Obsessive. But that wasn’t the only thing. What Danny had also inherited from his mother and her ancestors was courage, real courage which involved a large slice of imagination.
That was what had enabled her to go on after fortune was twisted out of shape, and what had enabled Danny to become a magician and rise above the herd of humanity. Courage and imagination.
He had watched the street, Calmeyers gate, for two days and seen not a sign of Sam Turner. But there had been a boy there, a young man, early-twenties. He’d been there all day today, off and on, watching and waiting. Danny had been watching and waiting at one end of the street and the young man had been watching and waiting at the other end. Not even in the street, really, but way down over the intersection at Henrik Ibsen’s gate, so far away he could have been watching another street.
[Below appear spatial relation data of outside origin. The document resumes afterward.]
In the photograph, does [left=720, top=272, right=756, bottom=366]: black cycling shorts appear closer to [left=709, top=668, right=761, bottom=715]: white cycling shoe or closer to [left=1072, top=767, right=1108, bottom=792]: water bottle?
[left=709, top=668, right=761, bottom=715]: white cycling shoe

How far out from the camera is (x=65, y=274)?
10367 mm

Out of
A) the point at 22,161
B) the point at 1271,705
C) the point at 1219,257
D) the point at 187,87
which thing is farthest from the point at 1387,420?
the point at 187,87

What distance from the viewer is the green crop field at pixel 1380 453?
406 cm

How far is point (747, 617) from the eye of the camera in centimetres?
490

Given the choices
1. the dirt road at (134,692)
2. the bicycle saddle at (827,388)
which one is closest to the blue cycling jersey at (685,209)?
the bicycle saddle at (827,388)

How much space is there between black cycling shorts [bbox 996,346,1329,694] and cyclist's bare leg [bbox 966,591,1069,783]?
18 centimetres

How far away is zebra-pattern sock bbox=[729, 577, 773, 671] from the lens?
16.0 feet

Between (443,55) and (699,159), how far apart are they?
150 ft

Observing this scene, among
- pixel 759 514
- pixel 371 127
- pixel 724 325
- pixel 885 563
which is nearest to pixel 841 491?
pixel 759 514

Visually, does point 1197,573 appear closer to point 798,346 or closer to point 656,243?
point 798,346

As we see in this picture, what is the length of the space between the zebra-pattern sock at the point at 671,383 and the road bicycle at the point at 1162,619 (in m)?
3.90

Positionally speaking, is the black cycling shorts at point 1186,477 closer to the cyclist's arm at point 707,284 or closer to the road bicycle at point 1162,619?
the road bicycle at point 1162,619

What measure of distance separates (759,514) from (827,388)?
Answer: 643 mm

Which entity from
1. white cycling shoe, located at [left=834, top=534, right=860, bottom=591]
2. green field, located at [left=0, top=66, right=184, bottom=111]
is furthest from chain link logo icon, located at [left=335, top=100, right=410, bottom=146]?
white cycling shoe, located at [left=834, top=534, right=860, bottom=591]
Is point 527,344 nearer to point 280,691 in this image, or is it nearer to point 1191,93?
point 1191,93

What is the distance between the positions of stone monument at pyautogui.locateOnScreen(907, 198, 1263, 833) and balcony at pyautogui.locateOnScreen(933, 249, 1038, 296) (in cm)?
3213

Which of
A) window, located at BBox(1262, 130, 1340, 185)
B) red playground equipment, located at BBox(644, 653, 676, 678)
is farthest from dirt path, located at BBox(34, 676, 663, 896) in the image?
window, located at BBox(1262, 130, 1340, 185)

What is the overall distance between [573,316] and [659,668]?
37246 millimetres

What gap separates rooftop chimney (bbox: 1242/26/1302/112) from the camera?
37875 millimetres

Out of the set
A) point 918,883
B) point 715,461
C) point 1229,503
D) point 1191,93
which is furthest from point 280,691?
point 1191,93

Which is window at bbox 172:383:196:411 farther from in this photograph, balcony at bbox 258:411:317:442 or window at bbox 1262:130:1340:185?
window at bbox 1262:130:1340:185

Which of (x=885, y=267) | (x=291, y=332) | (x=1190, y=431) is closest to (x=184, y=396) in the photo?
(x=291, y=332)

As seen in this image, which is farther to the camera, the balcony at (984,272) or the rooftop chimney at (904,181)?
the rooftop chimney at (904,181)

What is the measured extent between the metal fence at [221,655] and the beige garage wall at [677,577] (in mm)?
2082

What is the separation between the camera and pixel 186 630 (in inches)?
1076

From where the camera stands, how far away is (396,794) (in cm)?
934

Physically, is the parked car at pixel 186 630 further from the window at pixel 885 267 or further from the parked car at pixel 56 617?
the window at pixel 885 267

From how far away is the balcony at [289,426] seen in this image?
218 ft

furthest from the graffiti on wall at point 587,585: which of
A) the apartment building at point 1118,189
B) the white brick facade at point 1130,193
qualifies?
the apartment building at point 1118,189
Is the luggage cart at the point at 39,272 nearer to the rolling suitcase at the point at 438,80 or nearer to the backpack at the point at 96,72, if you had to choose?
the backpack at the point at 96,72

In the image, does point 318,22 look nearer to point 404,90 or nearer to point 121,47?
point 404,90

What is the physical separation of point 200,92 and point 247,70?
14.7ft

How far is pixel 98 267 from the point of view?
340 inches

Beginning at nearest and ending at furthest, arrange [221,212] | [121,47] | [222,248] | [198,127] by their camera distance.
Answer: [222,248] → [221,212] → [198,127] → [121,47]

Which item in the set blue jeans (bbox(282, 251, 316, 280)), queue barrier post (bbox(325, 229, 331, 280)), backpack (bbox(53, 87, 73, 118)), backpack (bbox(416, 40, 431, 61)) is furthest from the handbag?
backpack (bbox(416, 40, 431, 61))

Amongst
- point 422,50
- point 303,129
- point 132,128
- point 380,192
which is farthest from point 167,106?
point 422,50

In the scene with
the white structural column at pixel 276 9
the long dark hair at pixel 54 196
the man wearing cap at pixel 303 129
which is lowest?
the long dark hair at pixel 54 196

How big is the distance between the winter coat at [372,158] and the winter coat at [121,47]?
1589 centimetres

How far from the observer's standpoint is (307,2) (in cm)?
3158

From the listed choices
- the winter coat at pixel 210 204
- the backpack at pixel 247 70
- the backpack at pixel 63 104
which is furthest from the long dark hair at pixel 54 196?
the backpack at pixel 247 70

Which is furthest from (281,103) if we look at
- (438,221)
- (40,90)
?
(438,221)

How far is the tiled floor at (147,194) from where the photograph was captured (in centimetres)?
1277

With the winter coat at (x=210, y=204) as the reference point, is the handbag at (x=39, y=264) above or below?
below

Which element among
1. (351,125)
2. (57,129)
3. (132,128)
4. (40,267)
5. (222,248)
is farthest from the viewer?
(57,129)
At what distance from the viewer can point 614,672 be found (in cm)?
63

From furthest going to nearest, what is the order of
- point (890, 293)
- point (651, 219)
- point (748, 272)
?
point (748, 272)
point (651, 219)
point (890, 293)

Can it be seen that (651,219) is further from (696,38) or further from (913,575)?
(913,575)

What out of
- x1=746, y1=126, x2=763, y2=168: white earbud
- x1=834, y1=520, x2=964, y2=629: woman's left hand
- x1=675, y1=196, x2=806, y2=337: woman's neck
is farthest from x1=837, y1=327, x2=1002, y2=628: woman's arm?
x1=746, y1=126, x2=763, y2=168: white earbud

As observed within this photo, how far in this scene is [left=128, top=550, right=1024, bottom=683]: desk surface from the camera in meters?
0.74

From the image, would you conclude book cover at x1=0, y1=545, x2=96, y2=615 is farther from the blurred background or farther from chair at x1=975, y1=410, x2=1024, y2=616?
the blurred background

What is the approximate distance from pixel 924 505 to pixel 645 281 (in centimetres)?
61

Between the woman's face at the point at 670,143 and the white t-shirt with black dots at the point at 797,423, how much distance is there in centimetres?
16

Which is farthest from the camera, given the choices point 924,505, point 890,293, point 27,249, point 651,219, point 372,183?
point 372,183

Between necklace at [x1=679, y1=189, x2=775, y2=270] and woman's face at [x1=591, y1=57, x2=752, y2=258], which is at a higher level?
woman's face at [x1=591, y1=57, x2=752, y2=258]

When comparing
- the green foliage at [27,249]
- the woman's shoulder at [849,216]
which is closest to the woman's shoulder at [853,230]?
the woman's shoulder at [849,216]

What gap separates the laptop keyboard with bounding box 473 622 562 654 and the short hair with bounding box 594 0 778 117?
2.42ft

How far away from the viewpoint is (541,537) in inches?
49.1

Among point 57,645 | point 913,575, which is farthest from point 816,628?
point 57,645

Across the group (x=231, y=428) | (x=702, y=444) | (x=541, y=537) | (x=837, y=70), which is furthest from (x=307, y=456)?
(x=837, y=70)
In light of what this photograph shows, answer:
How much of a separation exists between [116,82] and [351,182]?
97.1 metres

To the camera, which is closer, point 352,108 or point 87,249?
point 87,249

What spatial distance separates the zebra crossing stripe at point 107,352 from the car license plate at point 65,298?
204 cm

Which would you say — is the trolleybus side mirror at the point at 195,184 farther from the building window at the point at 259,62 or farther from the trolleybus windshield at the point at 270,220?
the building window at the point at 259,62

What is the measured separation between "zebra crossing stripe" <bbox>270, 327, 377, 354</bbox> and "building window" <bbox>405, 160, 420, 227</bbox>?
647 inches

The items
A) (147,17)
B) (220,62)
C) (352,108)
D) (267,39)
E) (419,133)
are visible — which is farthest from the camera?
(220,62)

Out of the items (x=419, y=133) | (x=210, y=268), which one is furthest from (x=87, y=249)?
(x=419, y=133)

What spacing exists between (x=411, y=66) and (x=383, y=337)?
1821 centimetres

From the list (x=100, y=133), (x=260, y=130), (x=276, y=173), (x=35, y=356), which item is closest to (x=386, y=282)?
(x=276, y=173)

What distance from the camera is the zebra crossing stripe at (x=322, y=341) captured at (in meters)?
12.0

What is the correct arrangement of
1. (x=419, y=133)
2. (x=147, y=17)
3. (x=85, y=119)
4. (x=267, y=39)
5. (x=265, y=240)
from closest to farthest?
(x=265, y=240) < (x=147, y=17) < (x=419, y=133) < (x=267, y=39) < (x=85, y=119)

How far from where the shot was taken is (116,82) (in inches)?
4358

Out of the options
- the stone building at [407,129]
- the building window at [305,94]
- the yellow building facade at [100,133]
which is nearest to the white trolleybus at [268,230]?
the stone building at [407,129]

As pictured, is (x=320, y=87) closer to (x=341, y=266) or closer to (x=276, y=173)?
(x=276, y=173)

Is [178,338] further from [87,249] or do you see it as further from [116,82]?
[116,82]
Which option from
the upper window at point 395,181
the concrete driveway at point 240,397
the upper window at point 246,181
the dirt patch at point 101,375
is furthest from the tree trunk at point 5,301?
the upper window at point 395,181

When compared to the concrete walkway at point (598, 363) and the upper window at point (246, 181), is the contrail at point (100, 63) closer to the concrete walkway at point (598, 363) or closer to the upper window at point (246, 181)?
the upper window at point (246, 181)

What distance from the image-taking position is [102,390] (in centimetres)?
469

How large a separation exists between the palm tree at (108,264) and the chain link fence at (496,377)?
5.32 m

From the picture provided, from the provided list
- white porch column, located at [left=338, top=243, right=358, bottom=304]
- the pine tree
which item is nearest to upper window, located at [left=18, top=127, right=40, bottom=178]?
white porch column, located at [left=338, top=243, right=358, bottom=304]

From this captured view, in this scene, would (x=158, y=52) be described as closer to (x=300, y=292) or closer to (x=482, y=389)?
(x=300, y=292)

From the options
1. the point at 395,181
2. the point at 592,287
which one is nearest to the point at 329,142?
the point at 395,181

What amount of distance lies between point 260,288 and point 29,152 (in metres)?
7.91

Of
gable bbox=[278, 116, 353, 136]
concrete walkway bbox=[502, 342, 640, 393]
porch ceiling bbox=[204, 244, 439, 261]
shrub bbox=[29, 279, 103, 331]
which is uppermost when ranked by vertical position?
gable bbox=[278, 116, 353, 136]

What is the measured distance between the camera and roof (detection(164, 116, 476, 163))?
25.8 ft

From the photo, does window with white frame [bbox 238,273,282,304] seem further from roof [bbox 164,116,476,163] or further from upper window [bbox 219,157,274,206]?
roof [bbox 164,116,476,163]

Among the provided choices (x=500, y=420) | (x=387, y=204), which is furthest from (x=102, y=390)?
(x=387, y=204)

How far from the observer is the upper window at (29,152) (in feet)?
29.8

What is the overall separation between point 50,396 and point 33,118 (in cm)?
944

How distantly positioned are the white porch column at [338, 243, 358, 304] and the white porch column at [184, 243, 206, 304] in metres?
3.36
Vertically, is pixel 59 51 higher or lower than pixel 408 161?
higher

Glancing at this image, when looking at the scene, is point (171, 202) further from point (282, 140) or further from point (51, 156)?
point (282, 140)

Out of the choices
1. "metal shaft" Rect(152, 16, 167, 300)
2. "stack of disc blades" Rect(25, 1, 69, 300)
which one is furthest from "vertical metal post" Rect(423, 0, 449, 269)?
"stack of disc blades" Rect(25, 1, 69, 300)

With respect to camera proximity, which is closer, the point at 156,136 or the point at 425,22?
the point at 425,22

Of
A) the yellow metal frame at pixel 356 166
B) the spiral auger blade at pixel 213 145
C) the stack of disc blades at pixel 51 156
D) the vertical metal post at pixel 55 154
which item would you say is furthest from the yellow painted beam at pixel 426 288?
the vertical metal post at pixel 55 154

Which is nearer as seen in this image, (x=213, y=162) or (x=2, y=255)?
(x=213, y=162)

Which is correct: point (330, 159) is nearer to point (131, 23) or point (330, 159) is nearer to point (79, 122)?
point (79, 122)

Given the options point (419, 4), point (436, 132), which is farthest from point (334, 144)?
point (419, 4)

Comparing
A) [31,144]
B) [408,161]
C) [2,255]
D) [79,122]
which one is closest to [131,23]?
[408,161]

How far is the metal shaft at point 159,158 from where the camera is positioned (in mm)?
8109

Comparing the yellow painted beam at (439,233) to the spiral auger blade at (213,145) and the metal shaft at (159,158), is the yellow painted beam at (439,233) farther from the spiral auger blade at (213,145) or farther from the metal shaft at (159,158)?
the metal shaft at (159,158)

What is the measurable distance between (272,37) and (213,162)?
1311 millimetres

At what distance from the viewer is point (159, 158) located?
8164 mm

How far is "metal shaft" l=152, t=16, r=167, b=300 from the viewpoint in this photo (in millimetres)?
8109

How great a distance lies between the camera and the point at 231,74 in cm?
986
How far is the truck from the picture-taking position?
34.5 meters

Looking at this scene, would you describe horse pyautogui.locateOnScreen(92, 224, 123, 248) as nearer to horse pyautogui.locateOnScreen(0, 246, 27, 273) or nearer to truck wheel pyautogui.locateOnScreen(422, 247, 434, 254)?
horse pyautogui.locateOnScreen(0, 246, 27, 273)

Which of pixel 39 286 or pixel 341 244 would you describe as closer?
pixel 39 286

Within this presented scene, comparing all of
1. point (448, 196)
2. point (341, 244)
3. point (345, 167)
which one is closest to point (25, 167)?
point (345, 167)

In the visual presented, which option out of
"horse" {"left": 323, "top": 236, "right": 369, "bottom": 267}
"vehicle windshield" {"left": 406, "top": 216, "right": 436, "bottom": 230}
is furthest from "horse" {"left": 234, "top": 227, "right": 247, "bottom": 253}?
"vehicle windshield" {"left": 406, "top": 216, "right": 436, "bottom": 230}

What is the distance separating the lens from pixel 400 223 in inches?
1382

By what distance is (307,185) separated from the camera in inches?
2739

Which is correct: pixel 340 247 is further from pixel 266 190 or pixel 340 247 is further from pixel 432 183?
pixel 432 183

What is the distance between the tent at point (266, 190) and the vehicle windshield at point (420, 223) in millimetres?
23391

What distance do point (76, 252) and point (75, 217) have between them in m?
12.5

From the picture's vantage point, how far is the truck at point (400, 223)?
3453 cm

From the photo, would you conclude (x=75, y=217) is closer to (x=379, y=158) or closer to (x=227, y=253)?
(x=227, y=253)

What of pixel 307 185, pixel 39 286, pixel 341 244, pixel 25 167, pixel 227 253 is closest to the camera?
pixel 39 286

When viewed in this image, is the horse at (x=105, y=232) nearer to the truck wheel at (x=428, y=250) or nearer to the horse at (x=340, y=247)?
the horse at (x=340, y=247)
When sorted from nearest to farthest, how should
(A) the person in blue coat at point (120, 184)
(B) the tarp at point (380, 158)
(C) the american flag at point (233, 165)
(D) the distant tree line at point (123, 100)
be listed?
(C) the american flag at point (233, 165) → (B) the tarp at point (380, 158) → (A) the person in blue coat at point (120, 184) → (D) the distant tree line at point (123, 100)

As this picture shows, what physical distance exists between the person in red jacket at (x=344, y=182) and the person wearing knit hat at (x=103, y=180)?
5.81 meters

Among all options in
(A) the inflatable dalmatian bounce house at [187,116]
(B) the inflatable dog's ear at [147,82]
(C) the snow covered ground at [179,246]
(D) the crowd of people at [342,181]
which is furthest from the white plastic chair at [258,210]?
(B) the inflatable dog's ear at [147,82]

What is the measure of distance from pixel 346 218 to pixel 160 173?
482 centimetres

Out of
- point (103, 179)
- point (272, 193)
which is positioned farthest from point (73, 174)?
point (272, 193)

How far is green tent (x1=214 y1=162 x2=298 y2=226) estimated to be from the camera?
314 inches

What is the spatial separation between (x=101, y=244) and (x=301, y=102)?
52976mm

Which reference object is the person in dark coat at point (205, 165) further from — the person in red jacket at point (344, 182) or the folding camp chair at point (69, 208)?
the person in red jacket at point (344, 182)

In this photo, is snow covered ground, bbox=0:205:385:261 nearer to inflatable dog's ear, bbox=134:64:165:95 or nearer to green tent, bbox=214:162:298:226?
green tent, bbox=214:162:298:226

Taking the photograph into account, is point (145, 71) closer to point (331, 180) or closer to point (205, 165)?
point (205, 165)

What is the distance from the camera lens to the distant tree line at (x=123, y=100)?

Which was exactly how they worked, policemen and detectives. They didn’t show themselves, they used others to do the legwork. So although he hadn’t seen Sam Turner in person, Danny was convinced that he had seen someone who was working on Sam Turner’s behalf.
When he’d been nursing the idea for the Sam Turner illusion Danny had not realized that Turner was a magician as well. But he was beginning to see it now. They were worthy opponents. Diamond Danny Mann had earned his reputation by studying the masters and practising their craft. Sam Turner belonged to a different fraternity and was a past wizard in the black art of surveillance.
Danny was sure that the young man hadn’t seen him. He had been careful to leave Calmeyers gate three times to change clothes and to alter his posture and body language. Nothing special, nothing that would stand out. He’d walked the length of the street in a black donkey-jacket and a woollen cap. He’d returned an hour later with the shuffle of a bespectacled elderly gentleman, complete with black cane and leather gloves. And towards the end of the afternoon, when the shadows were long on the ground, he’d managed an impersonation of a Norwegian businessman complete with white shirt and camel overcoat.
He’d noticed the boy, Sam Turner’s assistant, taking an interest in a Norwegian sailor wearing a T-shirt and waterproof jacket, a peaked cap with a badge. The sailor was gripping the pavement with his toes to stop himself rolling overboard, and Danny had clutched his buttocks together and gritted his teeth and passed so close to the young man that he could have reached out and touched him. But he still didn’t merit a second glance. The boy’s eyes were full of the sailor.
Later there had been another man with a limp and the furtive sidelong glances of an alcoholic or a drug addict, and the boy had been similarly fascinated by him. Danny’s magic had kept him concealed. Danny’s magic and his subtlety. Sam Turner and his crony were easy, like playing with children.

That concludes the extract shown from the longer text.